Locate the line containing "What length of", then please write out that line and all the lines below it in the entries exactly.

━━━━

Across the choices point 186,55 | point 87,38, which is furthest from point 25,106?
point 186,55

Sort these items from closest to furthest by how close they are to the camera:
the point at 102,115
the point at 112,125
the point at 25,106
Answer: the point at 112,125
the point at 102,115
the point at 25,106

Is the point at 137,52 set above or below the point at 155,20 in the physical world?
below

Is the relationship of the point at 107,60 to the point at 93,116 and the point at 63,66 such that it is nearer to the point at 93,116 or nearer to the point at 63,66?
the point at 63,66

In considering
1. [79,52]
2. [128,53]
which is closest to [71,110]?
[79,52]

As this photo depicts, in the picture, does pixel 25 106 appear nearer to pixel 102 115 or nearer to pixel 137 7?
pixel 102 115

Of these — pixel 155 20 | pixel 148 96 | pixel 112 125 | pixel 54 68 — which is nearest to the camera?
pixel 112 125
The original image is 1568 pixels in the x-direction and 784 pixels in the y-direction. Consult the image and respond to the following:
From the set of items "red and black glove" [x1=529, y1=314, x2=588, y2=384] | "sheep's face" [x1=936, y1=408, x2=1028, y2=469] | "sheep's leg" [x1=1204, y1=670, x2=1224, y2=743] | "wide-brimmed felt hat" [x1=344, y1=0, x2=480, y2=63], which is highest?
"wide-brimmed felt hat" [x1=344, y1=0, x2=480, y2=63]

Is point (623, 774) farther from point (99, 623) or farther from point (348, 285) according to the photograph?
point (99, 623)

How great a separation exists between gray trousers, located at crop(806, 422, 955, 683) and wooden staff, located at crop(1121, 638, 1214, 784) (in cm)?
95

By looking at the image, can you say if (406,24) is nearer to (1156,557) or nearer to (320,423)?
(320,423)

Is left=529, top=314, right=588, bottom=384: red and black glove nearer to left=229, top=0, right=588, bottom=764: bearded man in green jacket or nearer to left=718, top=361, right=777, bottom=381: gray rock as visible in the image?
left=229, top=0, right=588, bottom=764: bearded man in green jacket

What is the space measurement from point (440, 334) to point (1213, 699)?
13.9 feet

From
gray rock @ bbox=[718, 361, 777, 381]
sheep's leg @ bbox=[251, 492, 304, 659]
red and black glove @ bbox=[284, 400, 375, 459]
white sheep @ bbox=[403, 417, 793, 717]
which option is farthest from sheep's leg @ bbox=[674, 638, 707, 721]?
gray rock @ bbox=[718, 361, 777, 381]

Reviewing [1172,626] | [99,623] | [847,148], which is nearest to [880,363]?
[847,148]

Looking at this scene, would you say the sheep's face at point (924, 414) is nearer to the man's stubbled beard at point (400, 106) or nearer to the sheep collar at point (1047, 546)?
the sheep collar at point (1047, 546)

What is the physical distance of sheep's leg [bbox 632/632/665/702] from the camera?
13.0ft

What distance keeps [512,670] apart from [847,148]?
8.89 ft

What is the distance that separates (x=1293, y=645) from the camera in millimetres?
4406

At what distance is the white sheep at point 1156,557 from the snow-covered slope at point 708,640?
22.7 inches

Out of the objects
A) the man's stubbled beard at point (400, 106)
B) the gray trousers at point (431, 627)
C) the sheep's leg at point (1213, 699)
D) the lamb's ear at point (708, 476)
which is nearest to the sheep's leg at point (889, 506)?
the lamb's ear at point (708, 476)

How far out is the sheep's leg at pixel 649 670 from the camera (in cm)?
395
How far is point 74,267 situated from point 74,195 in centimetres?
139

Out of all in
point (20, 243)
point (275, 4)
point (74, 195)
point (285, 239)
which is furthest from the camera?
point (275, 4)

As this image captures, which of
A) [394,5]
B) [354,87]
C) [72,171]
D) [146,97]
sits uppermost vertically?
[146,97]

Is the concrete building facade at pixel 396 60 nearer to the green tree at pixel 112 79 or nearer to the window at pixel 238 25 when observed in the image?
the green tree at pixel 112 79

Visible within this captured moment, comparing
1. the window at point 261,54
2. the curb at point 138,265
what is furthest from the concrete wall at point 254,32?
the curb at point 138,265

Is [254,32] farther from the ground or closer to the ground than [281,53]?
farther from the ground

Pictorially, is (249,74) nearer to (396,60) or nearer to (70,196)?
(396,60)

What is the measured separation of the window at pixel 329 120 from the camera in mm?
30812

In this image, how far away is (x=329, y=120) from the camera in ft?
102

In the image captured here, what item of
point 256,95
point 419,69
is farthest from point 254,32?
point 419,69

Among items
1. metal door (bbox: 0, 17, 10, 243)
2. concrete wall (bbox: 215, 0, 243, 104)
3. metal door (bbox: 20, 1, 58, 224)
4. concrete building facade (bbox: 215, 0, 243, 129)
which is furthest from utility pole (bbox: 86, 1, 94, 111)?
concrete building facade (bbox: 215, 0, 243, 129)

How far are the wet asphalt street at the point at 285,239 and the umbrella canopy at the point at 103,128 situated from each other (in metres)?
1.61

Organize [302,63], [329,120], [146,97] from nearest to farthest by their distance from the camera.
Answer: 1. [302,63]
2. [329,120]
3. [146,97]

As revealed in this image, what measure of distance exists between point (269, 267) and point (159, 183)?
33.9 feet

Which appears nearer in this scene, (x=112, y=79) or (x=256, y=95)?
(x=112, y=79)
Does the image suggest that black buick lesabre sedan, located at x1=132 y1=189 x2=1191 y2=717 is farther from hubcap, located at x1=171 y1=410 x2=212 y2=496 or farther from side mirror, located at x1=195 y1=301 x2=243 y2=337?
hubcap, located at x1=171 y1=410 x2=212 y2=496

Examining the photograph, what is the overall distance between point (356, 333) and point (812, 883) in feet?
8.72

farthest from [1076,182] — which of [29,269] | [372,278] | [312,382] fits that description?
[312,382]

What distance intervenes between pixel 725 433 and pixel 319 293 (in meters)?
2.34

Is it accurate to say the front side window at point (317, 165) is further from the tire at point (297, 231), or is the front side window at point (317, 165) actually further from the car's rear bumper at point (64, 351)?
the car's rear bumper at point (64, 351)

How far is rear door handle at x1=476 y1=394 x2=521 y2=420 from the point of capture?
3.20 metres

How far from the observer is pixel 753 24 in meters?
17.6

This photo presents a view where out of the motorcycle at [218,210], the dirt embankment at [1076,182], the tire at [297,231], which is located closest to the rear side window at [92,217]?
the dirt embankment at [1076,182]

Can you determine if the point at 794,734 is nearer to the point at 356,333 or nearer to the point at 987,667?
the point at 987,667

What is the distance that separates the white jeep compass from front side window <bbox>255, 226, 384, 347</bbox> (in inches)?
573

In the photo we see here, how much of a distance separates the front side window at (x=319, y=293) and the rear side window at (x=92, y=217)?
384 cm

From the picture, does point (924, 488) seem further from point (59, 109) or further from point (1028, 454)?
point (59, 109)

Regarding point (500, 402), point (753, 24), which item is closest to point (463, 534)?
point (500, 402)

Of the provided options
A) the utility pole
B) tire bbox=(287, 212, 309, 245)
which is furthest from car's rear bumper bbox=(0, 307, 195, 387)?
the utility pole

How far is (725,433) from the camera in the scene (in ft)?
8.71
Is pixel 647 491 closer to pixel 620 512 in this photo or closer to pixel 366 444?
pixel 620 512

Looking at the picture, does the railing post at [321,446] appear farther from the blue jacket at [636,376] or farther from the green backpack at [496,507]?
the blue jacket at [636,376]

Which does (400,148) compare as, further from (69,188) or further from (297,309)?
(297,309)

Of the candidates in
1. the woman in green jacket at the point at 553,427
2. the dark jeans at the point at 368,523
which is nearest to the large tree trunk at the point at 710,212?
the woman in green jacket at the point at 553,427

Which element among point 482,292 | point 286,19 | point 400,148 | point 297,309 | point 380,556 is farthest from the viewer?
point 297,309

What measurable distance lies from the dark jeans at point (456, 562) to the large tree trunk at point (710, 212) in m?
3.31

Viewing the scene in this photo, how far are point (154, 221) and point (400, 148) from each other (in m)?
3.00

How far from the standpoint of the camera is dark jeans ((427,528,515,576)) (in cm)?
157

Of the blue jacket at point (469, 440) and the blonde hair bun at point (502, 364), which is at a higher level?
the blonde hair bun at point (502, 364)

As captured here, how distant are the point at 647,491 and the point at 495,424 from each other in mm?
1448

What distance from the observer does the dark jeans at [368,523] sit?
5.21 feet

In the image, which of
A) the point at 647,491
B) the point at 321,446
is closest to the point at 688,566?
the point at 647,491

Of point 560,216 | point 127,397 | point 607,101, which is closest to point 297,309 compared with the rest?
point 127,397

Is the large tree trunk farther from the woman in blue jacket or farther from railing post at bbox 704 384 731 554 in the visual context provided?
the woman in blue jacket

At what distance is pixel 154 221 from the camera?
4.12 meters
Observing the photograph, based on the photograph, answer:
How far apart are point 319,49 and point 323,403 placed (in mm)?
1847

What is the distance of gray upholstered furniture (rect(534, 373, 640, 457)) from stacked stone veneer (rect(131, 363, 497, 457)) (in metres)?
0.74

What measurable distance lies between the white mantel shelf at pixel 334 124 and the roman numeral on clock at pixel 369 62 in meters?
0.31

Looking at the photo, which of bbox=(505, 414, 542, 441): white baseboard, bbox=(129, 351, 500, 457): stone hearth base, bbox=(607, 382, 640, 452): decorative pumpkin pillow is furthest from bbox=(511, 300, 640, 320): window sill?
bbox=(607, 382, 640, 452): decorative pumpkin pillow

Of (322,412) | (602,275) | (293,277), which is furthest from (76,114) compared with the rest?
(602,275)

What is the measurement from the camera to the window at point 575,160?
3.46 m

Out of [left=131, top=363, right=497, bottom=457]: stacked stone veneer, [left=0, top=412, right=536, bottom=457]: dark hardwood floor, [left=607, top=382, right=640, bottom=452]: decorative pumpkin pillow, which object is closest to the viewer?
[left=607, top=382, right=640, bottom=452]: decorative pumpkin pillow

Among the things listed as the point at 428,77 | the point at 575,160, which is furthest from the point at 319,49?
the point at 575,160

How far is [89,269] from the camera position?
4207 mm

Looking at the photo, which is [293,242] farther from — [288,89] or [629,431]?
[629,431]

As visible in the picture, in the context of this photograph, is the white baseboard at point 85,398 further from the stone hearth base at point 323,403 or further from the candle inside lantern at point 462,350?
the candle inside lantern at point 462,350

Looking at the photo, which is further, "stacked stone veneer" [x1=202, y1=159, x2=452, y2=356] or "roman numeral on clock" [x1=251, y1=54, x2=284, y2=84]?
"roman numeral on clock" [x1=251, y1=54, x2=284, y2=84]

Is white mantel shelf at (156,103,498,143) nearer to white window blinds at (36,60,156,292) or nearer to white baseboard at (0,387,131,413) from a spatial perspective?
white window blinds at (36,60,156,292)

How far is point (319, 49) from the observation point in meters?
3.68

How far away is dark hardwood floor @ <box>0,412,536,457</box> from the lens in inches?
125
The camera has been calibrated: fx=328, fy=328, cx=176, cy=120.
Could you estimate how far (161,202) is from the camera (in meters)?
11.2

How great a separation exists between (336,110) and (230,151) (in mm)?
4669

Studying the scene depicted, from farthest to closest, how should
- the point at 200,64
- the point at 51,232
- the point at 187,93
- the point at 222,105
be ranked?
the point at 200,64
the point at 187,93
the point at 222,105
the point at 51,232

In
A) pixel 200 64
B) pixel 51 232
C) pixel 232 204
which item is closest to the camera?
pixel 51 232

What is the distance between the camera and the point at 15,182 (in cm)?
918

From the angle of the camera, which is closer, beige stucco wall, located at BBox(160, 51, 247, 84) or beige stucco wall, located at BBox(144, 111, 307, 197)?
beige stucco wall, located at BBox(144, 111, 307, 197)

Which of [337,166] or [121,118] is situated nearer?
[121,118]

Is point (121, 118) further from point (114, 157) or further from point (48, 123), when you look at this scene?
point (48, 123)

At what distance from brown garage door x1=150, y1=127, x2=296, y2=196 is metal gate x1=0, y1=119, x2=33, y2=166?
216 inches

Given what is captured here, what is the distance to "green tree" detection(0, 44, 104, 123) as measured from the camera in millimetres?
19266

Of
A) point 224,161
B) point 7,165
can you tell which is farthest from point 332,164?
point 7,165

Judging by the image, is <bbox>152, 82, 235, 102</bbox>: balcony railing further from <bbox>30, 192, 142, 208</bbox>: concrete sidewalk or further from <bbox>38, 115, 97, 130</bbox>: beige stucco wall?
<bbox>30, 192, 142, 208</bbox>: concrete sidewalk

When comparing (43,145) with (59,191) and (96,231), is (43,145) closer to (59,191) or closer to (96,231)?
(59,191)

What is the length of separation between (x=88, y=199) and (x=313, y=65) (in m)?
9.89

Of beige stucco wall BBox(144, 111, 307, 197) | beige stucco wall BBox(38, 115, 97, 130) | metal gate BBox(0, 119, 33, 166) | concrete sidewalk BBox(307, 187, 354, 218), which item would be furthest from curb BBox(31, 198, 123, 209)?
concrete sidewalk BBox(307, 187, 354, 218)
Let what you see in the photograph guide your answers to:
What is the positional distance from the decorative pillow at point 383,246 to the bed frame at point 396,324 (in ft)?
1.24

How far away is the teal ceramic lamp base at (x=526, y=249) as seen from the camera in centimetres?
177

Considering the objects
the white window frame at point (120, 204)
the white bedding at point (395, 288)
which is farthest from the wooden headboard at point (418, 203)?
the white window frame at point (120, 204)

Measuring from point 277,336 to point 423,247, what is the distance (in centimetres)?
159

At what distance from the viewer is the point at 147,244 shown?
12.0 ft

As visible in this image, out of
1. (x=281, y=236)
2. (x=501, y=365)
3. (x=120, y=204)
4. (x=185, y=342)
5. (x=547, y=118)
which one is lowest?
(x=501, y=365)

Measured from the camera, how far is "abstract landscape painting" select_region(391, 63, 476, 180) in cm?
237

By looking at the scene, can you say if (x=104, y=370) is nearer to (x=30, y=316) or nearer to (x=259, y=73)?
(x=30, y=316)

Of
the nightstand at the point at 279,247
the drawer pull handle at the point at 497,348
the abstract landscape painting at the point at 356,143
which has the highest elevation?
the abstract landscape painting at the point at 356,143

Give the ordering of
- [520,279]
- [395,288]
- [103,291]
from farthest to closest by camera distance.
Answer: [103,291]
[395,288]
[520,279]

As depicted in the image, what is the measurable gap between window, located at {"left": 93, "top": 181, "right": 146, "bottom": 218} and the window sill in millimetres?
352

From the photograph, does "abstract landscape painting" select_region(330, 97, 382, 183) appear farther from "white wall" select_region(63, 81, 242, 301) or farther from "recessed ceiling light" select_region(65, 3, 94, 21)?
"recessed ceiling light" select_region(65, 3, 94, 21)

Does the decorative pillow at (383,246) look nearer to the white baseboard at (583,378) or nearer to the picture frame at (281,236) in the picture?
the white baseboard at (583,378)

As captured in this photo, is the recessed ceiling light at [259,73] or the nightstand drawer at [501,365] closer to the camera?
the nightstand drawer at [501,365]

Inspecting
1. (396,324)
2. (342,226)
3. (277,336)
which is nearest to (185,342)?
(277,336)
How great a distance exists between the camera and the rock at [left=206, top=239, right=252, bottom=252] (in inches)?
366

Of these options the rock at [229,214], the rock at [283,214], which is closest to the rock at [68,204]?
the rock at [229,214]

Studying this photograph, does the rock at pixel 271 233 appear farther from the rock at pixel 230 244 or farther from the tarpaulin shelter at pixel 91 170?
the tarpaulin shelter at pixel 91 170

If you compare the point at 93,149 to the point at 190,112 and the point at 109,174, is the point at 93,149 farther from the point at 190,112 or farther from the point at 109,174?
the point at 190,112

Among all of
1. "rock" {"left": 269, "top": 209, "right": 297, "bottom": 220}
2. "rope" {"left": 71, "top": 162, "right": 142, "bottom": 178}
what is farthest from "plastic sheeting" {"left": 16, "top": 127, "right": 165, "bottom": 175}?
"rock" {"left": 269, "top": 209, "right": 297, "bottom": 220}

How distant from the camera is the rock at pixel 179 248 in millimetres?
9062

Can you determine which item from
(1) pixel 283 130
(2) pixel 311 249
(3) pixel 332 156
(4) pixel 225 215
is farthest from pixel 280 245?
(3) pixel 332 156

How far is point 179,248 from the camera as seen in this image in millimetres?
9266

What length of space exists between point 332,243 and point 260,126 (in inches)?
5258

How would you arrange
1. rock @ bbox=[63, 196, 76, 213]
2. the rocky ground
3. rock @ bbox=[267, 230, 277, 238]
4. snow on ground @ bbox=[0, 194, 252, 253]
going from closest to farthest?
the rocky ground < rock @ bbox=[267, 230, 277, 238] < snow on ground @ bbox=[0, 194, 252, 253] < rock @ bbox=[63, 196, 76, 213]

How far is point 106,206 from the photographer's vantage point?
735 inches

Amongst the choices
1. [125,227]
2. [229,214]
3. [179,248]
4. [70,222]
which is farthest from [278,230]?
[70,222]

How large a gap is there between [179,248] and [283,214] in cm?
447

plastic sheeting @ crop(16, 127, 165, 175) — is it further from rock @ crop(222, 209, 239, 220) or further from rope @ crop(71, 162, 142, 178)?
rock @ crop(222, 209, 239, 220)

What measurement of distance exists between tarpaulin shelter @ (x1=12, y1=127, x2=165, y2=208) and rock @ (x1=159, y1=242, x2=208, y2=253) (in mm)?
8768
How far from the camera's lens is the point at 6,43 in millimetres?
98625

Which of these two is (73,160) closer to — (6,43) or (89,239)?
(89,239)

━━━━

* **Answer in full**
What length of space exists between point 332,243 and point 260,126 (in inches)?
5258

How would you arrange
1. rock @ bbox=[63, 196, 76, 213]
2. the rocky ground
3. rock @ bbox=[267, 230, 277, 238]
4. snow on ground @ bbox=[0, 194, 252, 253]
going from closest to farthest?
the rocky ground < rock @ bbox=[267, 230, 277, 238] < snow on ground @ bbox=[0, 194, 252, 253] < rock @ bbox=[63, 196, 76, 213]

How far is point 106,206 from the photographer's vantage point?
735 inches

Amongst the choices
1. [125,227]
2. [229,214]
3. [179,248]
4. [70,222]
which is farthest from [278,230]?
[70,222]

How large a gap is there between [179,248] and [283,214] in cm?
447

plastic sheeting @ crop(16, 127, 165, 175) — is it further from rock @ crop(222, 209, 239, 220) or further from rope @ crop(71, 162, 142, 178)?
rock @ crop(222, 209, 239, 220)

What measurement of distance exists between tarpaulin shelter @ (x1=12, y1=127, x2=165, y2=208) and rock @ (x1=159, y1=242, x2=208, y2=253) (in mm)?
8768
How far from the camera's lens is the point at 6,43 in millimetres?
98625

Which of these two is (73,160) closer to — (6,43) or (89,239)?
(89,239)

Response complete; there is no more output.